----- Reading passage

In the summer of 1990, it began clear that the US government was beginning to marginalize Iraq, with the intent of going to war with the Middle Eastern nation.

The US was claiming that Iraq’s border dispute with Kuwait was an act of aggression and by late Summer of 1990, the US began a military build-up against Iraq, getting Saudi permission to use their country as a base in which to begin an invasion.

Activists in Grand Rapids began holding weekly demonstrations in front of the federal building in downtown, sometime in September of 1990. The weekly demonstrations grew in size between September and the New Year, as the Bush Administration began to ramp up campaign to justify an invasion of Iraq.

The US news media was going along with US government’s propaganda and also began to beat the war drums. CNN, which was a fairly recent player in news market, became the first 24 hour news platform and made the US build-up to the war in Iraq its main focus, providing daily coverage of US military press briefings and creating digital graphics for promoting the Gulf War.

----------
----- Provided material

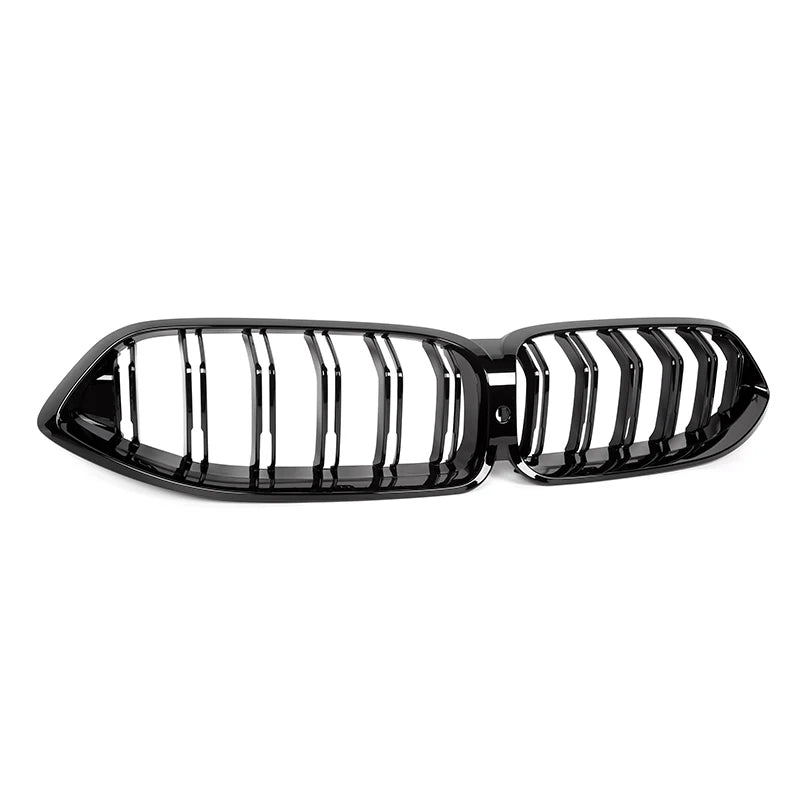 BMW Série 8 G14 G15 G16 <tc>Noir brillant</tc> Grille à double lamelle (2018-2022)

----------

§ **Task set**:
a) Write out the Gulf War passage, starting with "Activists in Grand" and going on through "invasion of Iraq.".
b) In the Gulf War passage, why did the US obtain permission from Saudi Arabia during its late-summer 1990 military build-up?
c) Continue the passage on the Grand Rapids protests against the Gulf War, picking up after its final sentence.
The data has no connection to the text about the Gulf War.

§ **Answers to each task**:
a)
Activists in Grand Rapids began holding weekly demonstrations in front of the federal building in downtown, sometime in September of 1990. The weekly demonstrations grew in size between September and the New Year, as the Bush Administration began to ramp up campaign to justify an invasion of Iraq.

b) The US obtained Saudi permission so that it could use Saudi Arabia as a base from which to begin an invasion of Iraq.

c)
The US military assault on Iraq, known as Operation Desert Storm, began as the national known as Martin Luther King Jr. day was being celebrated. Once the war started, the Pentagon, along with most major news outlets began framing the issue to the public as Support for the Troops. Many cities across the country, including Grand Rapids, decorated their downtown districts with yellow ribbons tied on trees or lamp posts. Such displays was meant to silence any anti-war sentiment and equate being agains the US war as being against the US troops.

There were protests every Monday in Grand Rapids, mostly in front of the Federal building, but sometimes those in the demonstrations would march. The picture above is a student-led march that began at the Federal building, but continued throughout the downtown area. These demonstrations lasted until late February of 1991, when the US ended their military attack against Iraq.

During those 6 weeks of protesting, there were other actions that were organized in Grand Rapids:

▪ In late January the Institute for Global Education organized a Teach-In on the Gulf War, which provided sessions on a history of US foreign policy in that region and workshops on civil disobedience.

▪ At a GVSU hosted MLK Day (downtown GR campus) there was a workshop done on US militarism and racism, with an emphasis on what is referred to as an economic draft. An economic draft, means that a disproportionate amount of black and latino/latinx youth were joining the US military because of the lack of work and education opportunities.

▪ There were also workshops being done in Grand Rapids with college and high schools students about how to become a conscientious objector or war resister if a draft was re-instated and to provide people with more information on being a CO or war resister.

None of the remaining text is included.